Tibial tubercle osteotomy is a surgical procedure which is performed along with other procedures to treat patellar instability, patellofemoral pain, and osteoarthritis. This is a quite safe procedure and provides excellent access and surgical exposure during a difficult primary or revision total knee arthroplasty. Surgical treatment is indicated when physical therapy and other nonsurgical methods have failed and there is history of multiple knee dislocations. Tibial tubercle transfer technique involves realignment of the tibial tubercle (a bump in the front of the shin bone) such that the knee cap (patella) traverses in the centre of the femoral groove. The patellar maltracking is corrected by moving the tibial tubercle medially, towards the inside portion of the leg. This removes the load off the painful portions of the knee cap and reduces the pain.
The procedure is performed under general anaesthesia and you will be completely unaware of the surgery until you wake up in the recovery room. At first, knee arthroscopy will be performed to inspect the inside portions of the knee joint. It involves small incisions or portals through which small instruments are passed and a video camera is used to visualise the anatomy of the knee joint, evaluate patella cartilage and assess patella tracking.
Tibial tubercle osteotomy and transfer is done through an incision made in the front of your leg just below the patella. In osteotomy procedure, a periosteal incision of 8-10 cm length is made at a distance of 1cm medial to the tibial tubercle. With the help of an oscillating saw, a cut is made medial to the tuberosity and a distal cut is also made. The tapered design of the distal cut avoids the risk of tibial fracture. Similarly, a proximal cut is made using appropriate instruments such as curved osteotome or reciprocating saw. Then an osteotomy through the bone cortex is performed without cutting off the lateral periosteum. The lateral periosteum serves as a point of attachment for the osteotomy segment. By doing this, a tibial tubercle segment which is more than 2 cm in width, more than 1 cm in thickness and 8-10 cm length can be obtained. It should include all portions of insertion of the patellar tendon. The segment from the tibia is then levered using osteotome so as to provide access to the medullary canal of the tibia.
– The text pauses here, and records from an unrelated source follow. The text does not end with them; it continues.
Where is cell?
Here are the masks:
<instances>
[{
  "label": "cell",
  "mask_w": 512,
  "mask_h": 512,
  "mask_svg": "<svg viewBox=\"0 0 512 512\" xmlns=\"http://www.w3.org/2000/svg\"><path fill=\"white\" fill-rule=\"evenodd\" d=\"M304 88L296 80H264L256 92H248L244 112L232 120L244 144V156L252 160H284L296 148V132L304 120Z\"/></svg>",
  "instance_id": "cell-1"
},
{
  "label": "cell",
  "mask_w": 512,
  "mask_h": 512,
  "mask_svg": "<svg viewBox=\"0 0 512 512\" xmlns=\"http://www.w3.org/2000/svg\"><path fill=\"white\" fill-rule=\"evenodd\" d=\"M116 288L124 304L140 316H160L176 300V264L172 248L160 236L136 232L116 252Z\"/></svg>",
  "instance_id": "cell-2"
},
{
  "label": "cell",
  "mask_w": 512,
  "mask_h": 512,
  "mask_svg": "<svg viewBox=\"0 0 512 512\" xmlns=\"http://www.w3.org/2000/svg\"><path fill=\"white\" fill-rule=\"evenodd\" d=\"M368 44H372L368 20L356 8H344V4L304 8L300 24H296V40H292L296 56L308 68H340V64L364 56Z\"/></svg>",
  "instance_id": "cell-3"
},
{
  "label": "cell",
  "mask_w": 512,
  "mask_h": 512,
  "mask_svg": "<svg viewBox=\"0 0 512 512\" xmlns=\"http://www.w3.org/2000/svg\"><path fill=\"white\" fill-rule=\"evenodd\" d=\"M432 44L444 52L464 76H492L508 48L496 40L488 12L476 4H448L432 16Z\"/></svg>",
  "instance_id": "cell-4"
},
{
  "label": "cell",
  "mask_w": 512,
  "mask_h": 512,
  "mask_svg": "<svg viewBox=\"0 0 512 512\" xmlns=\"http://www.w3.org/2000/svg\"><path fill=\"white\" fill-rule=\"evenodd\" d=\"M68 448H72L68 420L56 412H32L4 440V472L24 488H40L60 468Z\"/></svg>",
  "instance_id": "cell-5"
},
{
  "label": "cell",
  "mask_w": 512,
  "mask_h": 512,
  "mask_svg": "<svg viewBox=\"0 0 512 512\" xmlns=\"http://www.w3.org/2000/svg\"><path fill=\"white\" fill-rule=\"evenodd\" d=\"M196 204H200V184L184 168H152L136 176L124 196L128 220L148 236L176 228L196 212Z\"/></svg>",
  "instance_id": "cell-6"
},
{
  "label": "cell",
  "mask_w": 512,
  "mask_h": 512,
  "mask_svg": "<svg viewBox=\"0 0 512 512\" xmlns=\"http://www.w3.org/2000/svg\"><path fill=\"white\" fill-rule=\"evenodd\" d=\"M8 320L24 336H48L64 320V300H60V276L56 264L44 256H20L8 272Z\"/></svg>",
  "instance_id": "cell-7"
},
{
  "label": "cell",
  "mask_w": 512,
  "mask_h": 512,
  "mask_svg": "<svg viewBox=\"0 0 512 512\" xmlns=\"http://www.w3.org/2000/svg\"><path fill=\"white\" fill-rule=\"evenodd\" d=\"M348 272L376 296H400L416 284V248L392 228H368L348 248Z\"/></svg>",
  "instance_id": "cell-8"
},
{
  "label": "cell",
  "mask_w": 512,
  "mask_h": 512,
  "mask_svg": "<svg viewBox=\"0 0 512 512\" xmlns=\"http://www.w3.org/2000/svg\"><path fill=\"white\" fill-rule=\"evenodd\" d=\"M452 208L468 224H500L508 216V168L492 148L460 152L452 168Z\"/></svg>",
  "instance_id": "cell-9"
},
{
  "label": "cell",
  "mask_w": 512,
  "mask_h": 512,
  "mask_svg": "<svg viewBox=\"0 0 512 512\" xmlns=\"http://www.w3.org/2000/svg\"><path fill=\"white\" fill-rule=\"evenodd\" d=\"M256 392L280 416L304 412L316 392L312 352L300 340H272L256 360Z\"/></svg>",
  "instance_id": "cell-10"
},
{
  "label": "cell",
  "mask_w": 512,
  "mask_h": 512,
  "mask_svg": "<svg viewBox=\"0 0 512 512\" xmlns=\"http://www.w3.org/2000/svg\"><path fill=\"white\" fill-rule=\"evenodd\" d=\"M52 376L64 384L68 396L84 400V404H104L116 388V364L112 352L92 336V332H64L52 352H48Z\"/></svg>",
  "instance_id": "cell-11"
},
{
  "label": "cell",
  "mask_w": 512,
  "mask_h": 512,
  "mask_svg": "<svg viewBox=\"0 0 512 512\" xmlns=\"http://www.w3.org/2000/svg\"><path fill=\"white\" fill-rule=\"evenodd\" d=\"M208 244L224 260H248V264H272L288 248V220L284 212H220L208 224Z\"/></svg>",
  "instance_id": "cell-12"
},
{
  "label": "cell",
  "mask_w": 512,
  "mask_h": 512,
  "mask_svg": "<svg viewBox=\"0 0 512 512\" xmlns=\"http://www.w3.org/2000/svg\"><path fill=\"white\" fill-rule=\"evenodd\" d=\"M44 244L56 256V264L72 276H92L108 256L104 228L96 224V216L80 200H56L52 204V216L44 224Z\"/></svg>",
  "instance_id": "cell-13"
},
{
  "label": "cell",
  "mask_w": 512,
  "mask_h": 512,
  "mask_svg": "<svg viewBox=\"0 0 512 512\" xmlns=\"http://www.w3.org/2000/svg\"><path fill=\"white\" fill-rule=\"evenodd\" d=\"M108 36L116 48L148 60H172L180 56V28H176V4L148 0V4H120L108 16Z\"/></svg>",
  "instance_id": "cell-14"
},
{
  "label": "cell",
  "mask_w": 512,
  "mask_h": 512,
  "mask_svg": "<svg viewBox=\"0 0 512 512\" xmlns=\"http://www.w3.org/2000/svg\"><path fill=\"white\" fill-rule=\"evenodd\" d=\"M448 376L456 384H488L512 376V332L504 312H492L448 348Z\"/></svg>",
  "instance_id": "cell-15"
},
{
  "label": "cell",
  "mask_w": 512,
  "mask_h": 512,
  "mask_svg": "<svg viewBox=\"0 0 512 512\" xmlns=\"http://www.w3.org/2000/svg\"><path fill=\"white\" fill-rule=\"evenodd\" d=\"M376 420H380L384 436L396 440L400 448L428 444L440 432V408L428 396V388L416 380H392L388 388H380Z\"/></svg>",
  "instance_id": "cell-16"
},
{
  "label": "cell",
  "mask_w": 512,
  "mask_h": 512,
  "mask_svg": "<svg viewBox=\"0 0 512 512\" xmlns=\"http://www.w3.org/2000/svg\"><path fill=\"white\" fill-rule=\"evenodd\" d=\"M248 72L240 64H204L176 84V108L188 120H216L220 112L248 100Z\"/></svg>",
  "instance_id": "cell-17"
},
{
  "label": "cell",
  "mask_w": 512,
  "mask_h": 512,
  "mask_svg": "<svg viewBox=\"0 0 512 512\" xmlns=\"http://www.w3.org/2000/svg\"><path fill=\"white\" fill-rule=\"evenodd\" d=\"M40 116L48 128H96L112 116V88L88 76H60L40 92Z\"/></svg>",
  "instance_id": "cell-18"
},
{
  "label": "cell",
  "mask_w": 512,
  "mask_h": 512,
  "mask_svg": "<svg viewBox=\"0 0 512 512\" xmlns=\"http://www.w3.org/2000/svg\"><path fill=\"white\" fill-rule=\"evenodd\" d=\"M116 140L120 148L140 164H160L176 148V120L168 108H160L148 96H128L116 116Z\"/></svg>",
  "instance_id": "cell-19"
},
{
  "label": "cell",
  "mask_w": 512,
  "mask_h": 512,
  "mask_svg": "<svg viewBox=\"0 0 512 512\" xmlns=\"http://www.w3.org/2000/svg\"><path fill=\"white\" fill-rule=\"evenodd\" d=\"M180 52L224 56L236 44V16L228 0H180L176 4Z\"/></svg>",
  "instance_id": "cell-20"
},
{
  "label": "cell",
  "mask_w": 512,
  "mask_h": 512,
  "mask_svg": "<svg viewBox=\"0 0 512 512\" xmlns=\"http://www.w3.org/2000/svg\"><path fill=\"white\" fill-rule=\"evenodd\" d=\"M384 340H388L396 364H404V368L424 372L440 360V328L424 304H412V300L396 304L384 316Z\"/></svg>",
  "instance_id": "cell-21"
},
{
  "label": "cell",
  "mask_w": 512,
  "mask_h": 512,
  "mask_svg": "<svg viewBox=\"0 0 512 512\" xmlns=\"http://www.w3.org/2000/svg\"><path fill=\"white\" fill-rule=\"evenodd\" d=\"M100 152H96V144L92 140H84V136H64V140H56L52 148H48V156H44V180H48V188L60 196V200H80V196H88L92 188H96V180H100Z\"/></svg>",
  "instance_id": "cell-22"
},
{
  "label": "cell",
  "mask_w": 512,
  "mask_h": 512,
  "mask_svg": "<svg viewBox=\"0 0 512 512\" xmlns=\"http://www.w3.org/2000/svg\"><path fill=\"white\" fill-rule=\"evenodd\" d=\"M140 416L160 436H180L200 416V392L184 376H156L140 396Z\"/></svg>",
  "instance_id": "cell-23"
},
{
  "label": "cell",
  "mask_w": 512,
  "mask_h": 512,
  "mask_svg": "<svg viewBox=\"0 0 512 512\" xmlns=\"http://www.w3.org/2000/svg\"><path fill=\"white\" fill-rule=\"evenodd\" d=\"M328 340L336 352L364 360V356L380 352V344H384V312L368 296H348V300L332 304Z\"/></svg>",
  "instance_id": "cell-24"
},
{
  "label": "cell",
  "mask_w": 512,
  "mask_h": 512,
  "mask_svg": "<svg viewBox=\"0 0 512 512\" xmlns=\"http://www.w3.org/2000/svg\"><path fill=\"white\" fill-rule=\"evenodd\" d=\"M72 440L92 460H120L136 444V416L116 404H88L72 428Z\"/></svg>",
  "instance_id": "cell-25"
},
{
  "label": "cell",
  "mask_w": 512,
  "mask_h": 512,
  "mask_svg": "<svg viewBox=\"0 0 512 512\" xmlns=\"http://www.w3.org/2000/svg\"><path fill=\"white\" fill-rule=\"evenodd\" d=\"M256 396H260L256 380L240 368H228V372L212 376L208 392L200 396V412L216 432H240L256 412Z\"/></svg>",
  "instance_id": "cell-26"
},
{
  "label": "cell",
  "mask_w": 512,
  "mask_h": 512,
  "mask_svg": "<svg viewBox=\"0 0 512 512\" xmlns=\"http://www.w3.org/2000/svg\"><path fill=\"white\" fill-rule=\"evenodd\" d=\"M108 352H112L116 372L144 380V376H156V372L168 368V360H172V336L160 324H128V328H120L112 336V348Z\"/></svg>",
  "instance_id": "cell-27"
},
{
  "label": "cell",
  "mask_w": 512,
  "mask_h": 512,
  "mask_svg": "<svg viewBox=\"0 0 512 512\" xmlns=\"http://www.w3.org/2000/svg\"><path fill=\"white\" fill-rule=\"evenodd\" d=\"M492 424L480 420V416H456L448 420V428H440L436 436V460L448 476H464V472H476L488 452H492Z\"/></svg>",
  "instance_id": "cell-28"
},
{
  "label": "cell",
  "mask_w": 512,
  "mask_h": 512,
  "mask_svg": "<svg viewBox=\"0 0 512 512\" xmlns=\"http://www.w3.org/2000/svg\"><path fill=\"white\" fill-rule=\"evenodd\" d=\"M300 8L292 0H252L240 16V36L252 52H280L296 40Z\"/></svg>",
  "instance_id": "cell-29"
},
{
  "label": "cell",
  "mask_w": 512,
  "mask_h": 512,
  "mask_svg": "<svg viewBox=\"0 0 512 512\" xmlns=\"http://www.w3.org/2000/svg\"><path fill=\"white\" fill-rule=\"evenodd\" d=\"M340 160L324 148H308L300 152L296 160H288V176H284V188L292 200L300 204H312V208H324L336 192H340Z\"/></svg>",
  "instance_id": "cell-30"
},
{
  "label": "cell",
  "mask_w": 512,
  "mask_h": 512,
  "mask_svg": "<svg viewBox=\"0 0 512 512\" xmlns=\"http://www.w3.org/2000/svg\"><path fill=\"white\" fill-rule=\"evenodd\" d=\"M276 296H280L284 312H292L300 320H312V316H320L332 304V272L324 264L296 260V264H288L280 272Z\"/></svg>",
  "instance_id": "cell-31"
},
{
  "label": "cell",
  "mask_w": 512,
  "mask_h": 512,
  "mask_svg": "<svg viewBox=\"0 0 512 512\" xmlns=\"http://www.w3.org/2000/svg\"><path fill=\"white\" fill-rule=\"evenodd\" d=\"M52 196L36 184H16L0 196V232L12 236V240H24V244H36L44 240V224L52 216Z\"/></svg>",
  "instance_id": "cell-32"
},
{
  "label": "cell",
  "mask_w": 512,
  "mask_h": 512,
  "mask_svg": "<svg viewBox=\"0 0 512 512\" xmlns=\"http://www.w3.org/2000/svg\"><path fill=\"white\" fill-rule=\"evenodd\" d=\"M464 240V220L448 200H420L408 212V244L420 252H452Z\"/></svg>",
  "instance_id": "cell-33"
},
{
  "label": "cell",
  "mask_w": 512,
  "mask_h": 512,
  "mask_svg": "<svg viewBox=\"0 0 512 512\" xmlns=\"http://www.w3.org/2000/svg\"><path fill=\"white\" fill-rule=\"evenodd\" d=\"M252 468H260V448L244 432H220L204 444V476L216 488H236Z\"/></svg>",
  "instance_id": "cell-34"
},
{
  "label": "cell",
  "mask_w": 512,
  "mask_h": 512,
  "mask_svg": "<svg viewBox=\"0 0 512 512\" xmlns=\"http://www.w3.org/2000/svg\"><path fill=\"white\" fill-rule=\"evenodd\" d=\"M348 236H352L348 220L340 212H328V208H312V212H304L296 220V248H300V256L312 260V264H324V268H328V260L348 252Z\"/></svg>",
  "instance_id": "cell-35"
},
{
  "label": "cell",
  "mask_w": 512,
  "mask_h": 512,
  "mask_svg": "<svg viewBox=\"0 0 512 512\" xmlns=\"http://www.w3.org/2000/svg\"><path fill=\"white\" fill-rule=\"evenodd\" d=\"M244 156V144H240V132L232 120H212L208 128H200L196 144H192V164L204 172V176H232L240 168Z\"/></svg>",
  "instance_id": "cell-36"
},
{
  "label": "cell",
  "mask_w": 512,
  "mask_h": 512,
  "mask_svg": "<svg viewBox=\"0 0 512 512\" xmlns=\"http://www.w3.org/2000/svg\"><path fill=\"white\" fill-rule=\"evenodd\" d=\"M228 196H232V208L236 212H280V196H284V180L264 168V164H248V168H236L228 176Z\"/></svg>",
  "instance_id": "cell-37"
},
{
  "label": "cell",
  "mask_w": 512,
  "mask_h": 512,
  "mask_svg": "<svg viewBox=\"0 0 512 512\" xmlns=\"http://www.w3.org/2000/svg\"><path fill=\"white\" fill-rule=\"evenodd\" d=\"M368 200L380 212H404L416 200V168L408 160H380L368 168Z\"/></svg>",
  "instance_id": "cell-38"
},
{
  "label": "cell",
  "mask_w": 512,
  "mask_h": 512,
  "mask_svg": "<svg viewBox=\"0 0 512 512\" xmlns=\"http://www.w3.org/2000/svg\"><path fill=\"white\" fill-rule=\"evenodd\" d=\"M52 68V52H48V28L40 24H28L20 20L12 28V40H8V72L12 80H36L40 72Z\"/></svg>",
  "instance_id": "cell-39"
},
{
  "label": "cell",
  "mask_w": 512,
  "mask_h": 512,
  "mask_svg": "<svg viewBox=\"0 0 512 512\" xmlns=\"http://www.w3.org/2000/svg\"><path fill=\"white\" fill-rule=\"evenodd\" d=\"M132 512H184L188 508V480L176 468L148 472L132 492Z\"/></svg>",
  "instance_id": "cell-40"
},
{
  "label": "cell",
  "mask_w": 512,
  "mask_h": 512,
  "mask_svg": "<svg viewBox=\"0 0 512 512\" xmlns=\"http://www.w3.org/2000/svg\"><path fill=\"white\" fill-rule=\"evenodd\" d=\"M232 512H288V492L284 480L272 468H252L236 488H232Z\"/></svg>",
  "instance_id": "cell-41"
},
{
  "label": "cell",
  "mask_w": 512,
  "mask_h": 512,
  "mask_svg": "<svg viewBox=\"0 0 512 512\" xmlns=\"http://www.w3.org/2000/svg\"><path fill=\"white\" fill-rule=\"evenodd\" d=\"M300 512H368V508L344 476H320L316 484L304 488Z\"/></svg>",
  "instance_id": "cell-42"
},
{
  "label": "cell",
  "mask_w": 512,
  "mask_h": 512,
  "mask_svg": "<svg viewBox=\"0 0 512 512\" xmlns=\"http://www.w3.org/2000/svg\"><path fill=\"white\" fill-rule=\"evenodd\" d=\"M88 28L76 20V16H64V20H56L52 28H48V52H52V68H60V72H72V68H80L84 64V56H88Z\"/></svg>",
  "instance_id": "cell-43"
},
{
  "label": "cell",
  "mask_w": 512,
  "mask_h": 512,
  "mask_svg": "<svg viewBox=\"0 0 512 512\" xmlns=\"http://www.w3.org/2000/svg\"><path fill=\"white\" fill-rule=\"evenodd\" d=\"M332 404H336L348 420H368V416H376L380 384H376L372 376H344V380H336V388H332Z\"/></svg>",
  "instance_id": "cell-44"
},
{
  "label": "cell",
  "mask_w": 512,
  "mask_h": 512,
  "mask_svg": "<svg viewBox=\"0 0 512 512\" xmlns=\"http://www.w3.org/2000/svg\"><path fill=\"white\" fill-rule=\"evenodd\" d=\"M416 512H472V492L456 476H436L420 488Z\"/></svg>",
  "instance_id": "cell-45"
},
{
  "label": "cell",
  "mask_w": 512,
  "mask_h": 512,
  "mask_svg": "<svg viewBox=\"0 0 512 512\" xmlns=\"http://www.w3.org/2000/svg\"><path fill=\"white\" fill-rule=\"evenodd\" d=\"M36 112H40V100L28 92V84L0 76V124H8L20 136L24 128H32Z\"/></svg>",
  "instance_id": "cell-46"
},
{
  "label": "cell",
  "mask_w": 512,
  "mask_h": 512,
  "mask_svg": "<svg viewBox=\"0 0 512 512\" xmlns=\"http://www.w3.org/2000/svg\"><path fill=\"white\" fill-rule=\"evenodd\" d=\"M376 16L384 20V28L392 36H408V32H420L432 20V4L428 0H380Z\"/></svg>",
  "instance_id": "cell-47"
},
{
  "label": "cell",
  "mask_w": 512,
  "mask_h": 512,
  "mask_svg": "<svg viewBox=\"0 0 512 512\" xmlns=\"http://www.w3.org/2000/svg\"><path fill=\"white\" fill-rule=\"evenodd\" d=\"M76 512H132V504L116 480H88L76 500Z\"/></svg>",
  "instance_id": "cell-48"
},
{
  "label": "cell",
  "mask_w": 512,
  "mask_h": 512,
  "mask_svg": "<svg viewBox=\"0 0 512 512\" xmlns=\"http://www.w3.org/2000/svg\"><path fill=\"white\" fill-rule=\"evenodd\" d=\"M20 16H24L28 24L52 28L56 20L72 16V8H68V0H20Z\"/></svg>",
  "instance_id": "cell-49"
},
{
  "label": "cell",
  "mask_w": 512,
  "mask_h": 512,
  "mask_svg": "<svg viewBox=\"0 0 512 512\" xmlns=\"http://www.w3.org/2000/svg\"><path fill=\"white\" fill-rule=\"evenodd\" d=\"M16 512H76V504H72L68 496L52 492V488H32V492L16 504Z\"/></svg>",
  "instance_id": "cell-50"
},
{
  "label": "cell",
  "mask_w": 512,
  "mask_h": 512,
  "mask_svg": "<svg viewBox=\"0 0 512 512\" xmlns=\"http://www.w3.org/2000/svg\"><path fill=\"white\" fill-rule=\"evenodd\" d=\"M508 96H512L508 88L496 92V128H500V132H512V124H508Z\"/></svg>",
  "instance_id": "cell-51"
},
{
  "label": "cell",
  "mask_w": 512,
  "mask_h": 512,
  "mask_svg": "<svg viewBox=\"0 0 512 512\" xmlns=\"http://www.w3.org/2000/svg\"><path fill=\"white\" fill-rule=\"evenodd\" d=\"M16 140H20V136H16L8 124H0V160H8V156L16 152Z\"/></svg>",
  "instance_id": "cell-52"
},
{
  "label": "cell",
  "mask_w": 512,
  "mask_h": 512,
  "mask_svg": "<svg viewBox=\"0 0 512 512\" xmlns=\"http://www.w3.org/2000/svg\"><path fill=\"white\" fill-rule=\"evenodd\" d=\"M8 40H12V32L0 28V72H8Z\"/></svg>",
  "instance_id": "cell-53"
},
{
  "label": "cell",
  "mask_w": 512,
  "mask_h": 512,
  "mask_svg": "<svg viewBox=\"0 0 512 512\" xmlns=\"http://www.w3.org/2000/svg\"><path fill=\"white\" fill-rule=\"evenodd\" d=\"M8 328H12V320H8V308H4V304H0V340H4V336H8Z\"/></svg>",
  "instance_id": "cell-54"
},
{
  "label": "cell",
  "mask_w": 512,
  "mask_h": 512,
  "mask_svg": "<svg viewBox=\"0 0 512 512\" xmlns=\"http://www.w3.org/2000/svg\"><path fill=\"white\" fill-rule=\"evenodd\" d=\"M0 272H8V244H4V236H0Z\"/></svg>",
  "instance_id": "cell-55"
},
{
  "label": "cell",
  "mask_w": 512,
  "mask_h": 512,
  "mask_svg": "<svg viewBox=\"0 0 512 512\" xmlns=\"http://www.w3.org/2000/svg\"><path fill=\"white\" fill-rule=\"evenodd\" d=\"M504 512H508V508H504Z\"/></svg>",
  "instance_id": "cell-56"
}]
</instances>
The osteotomy segment is then moved under direct vision into a position that assures proper tracking of the patella. The tracking pattern can be confirmed arthroscopically. The mobilised bone is then fixed into its new place using screws, which can be removed later if they cause irritation.
You may have minimal to moderate knee discomfort for several days or weeks after the surgery. Oral pain medications will be prescribed that helps control your pain. Keep the operated leg elevated and apply ice bag over the area for 20 minutes. This decreases swelling as well as pain. You will have a leg brace which may be removed only while sitting with your leg elevated and when using the continuous passive motion (CPM) unit. Physical therapy exercises should be done as it helps in regaining mobility. Eat healthy food and drink plenty of water.
Risks and complications
Risks following tibial tubercle osteotomy surgery are rare but may include compartment syndrome, deep vein thrombosis, infections and delayed bone healing.